L’histoire troublée du vaisseau spatial Orion
La genèse de la sonde Orion remonte au début des années 2000, à une époque de profonde réflexion pour la NASA. En réponse à la catastrophe de la navette Columbia, l’agence a dévoilé la sienne en 2004. Vision pour l’exploration spatiale, un document qui visait à redéfinir les stratégies futures de la NASA et à raviver l’enthousiasme du public pour l’exploration spatiale. De cette vision, la capsule Orion et le Programme des constellationsqui visait à transporter l’équipage et le fret vers l’ISS et, à l’avenir, à atteindre la Lune.

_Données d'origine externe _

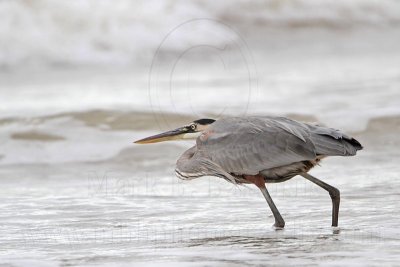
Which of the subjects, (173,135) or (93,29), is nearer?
(173,135)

Cependant, un audit réalisé en 2009 par l’administration Obama a révélé que le programme Constellation, tel que proposé initialement par l’administration Bush, était terriblement en deçà du budget et présentait d’importants dépassements de coûts. En conséquence, le programme Constellation il a été annulémais pas la capsule Orion qui a été transférée au programme Artemis dans le cadre de l’initiative de la NASA Voyage vers Mars. Dans ce contexte, il Système de lancement spatial est devenu le principal lanceur d’Orion, tandis que le module de service a été entièrement repensé sur la base de l’expérience européenne avec l’ATV.
Le premier vol d’un Orion complet a eu lieu le 16 novembre 2022 avec la mission Artemis I, marquant le retour de la NASA aux missions lunaires au-delà de l’orbite basse après un demi-siècle. Malgré ce succès, l’histoire d’Orion a risquait d’être à nouveau interrompu: Dans le 2025 l’administration Trump a proposé de mettre fin à la production des capsules après Artemis III, dans le but de trouver des solutions commerciales pour l’exploration lunaire et au-delà. Cependant, la proposition a été rejetée par le Congrès en juillet 2025, sanctionnant la poursuite du programme Orion avec le Space Launch System, confirmant ainsi le rôle central de la capsule dans les futures missions humaines dans l’espace lointain.